WHAT NEEDS TO BE DONE: For this exercise, reproduce each entry below exactly, excluding pictures.

RECORDS SHOWN:
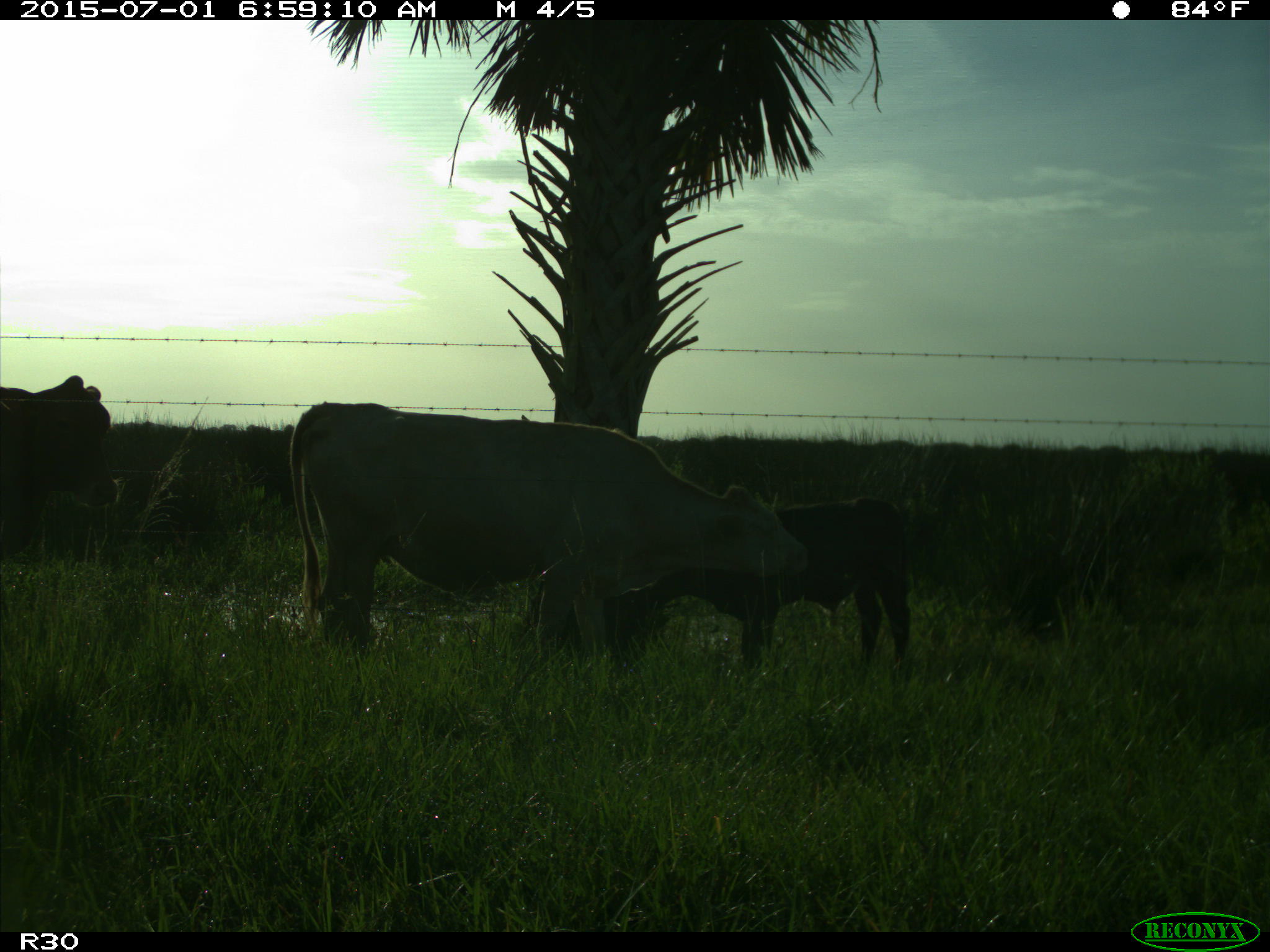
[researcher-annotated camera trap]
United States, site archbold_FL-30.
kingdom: Animalia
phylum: Chordata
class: Mammalia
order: Artiodactyla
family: Bovidae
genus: Bos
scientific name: Bos taurus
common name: domestic cow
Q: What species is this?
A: Bos taurus (domestic cow).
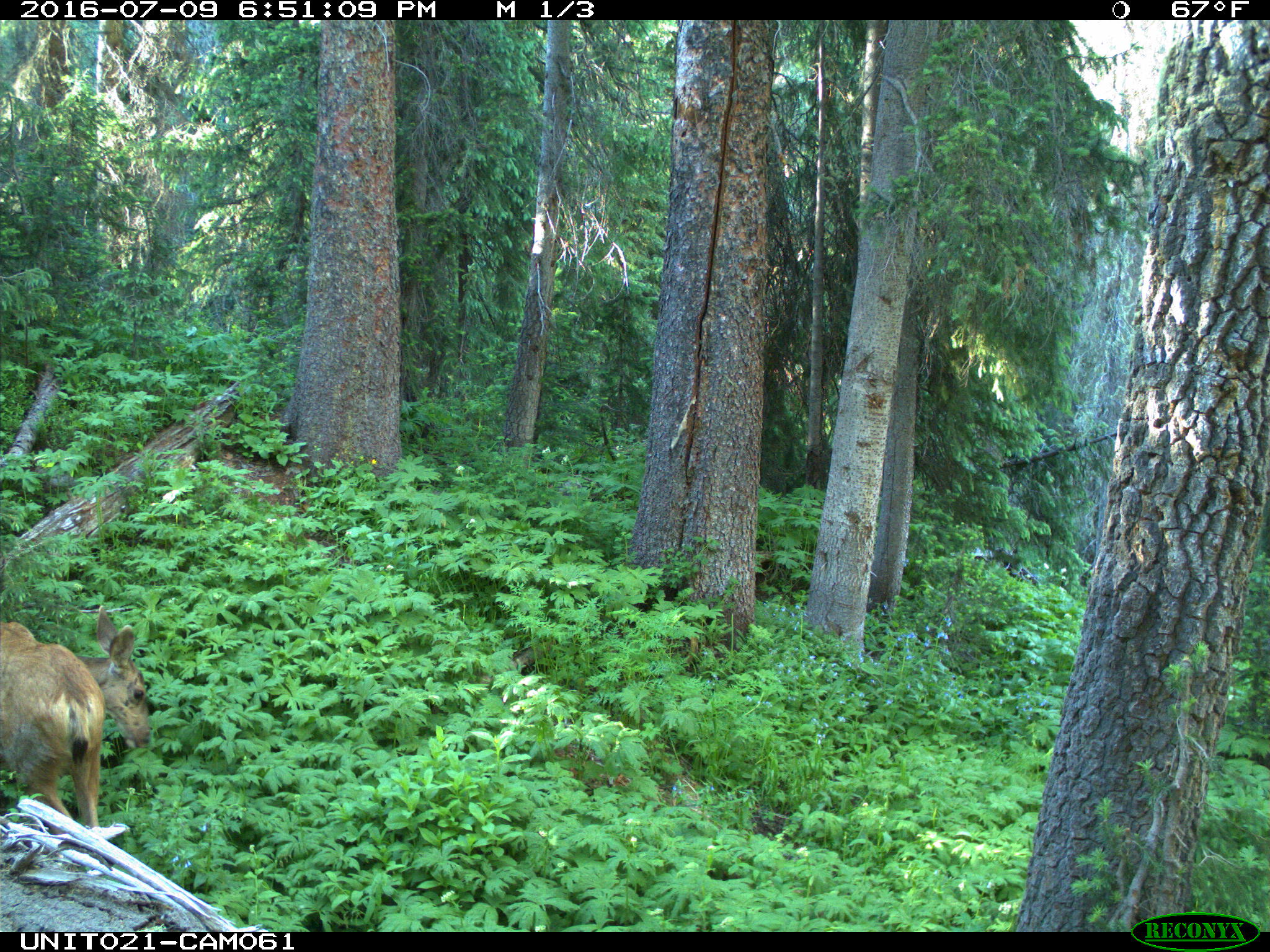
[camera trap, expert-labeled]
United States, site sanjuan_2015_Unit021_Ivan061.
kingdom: Animalia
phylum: Chordata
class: Mammalia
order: Artiodactyla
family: Cervidae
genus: Odocoileus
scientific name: Odocoileus hemionus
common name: mule deer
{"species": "Odocoileus hemionus (mule deer)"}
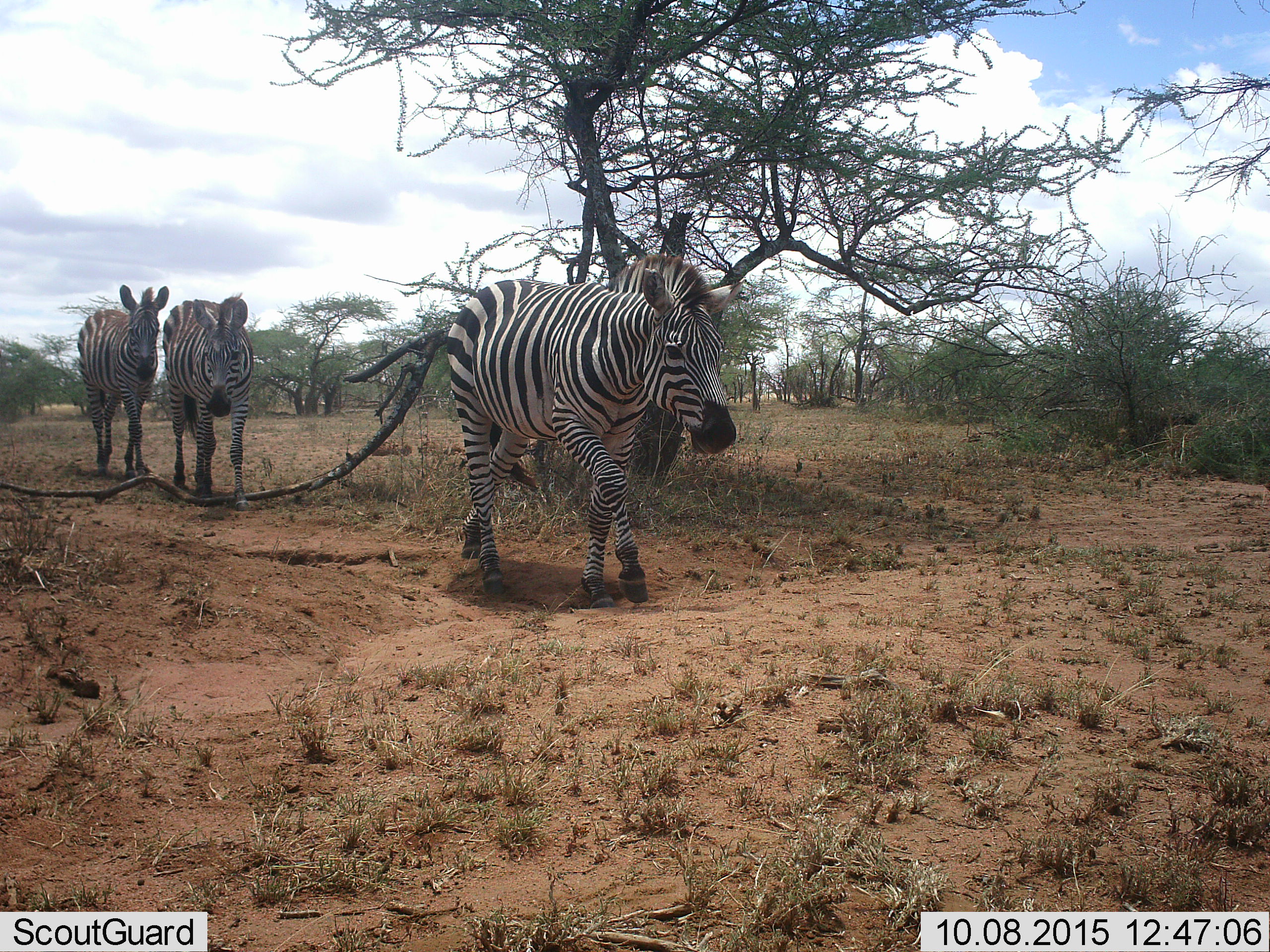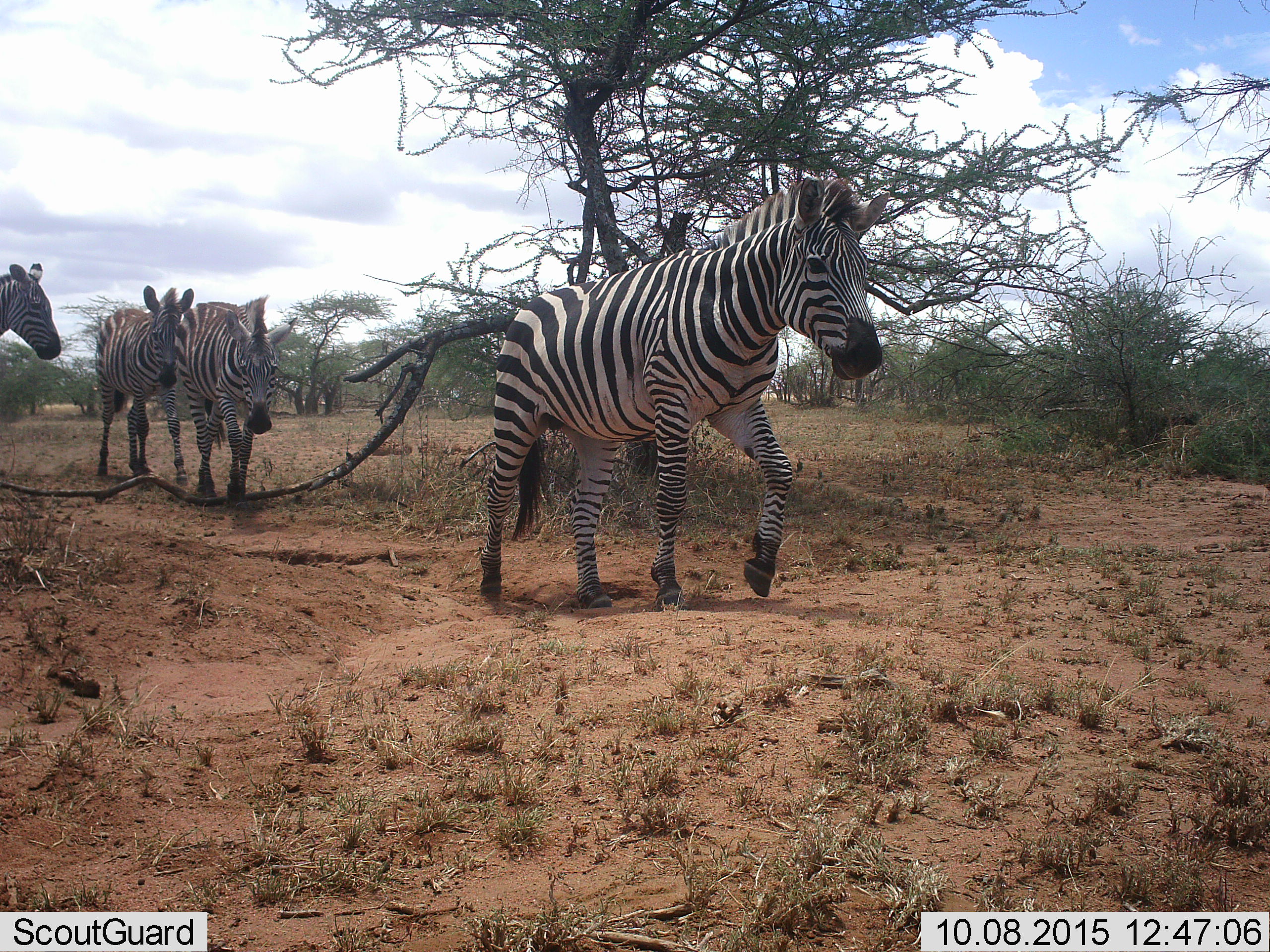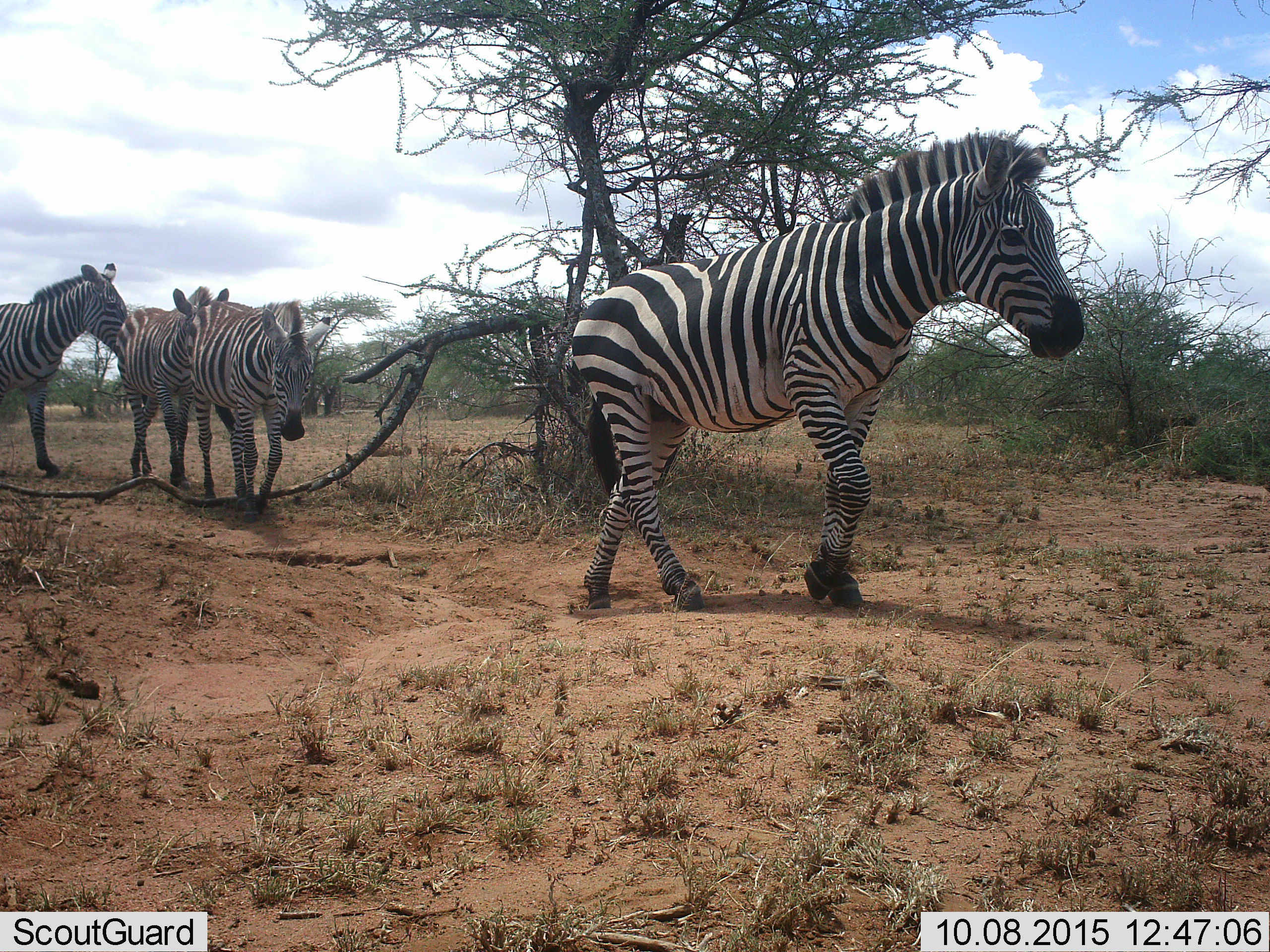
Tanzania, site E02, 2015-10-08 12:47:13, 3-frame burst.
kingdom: Animalia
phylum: Chordata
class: Mammalia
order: Perissodactyla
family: Equidae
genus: Equus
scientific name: Equus quagga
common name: plains zebra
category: zebra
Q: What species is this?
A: Zebra (plains zebra) (Equus quagga).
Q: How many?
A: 4.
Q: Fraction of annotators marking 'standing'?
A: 12%.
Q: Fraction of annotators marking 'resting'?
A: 0%.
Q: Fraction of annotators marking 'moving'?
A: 100%.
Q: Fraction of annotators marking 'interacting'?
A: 6%.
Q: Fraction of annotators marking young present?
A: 6%.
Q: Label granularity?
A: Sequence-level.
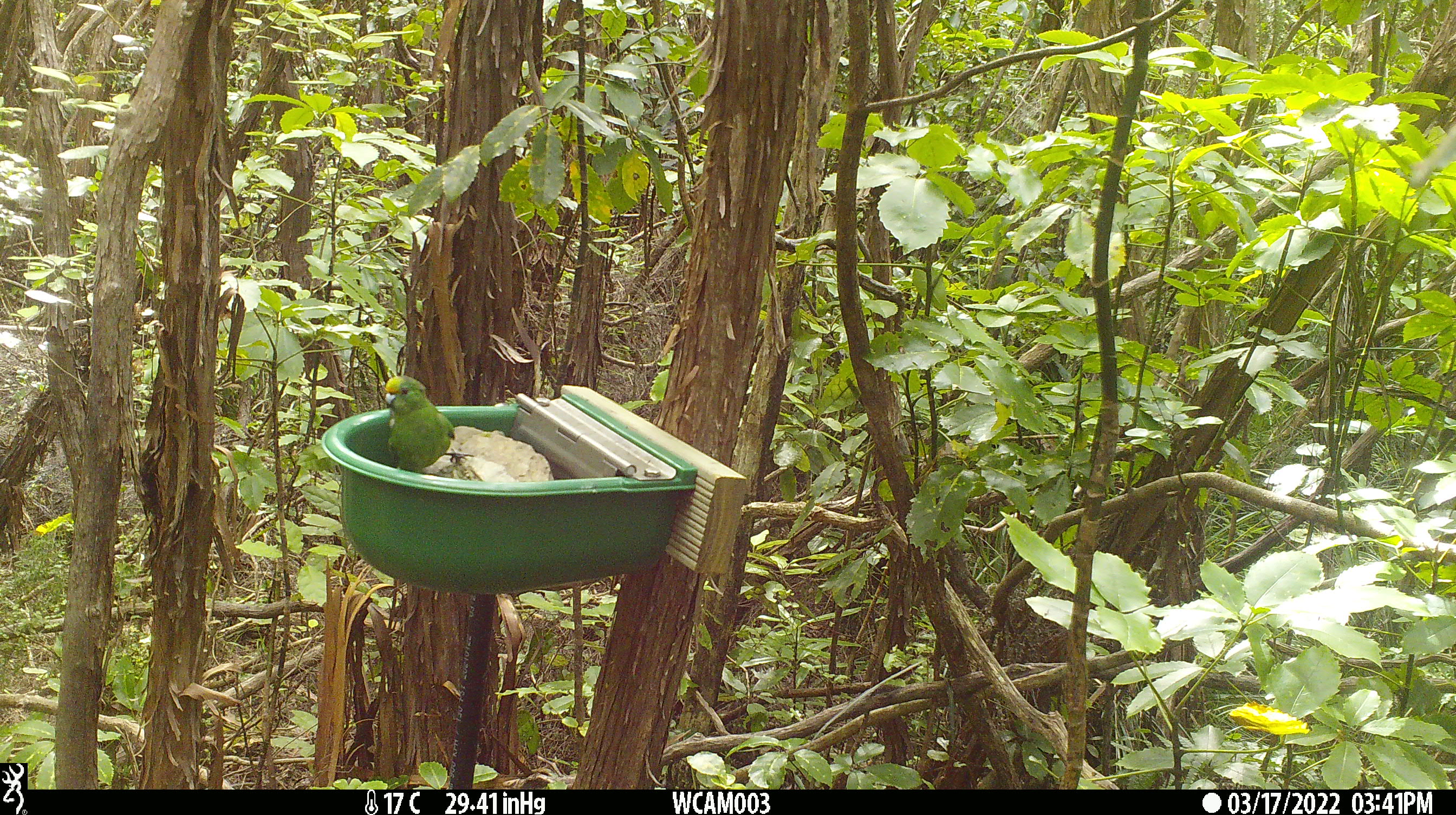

FINAL ANSWER:
[researcher-annotated camera trap]
United States, site archbold_FL-30.
kingdom: Animalia
phylum: Chordata
class: Mammalia
order: Artiodactyla
family: Bovidae
genus: Bos
scientific name: Bos taurus
common name: domestic cow
Q: What species is this?
A: Bos taurus (domestic cow).
[camera trap, expert-labeled]
United States, site sanjuan_2015_Unit021_Ivan061.
kingdom: Animalia
phylum: Chordata
class: Mammalia
order: Artiodactyla
family: Cervidae
genus: Odocoileus
scientific name: Odocoileus hemionus
common name: mule deer
{"species": "Odocoileus hemionus (mule deer)"}
Tanzania, site E02, 2015-10-08 12:47:13, 3-frame burst.
kingdom: Animalia
phylum: Chordata
class: Mammalia
order: Perissodactyla
family: Equidae
genus: Equus
scientific name: Equus quagga
common name: plains zebra
category: zebra
Q: What species is this?
A: Zebra (plains zebra) (Equus quagga).
Q: How many?
A: 4.
Q: Fraction of annotators marking 'standing'?
A: 12%.
Q: Fraction of annotators marking 'resting'?
A: 0%.
Q: Fraction of annotators marking 'moving'?
A: 100%.
Q: Fraction of annotators marking 'interacting'?
A: 6%.
Q: Fraction of annotators marking young present?
A: 6%.
Q: Label granularity?
A: Sequence-level.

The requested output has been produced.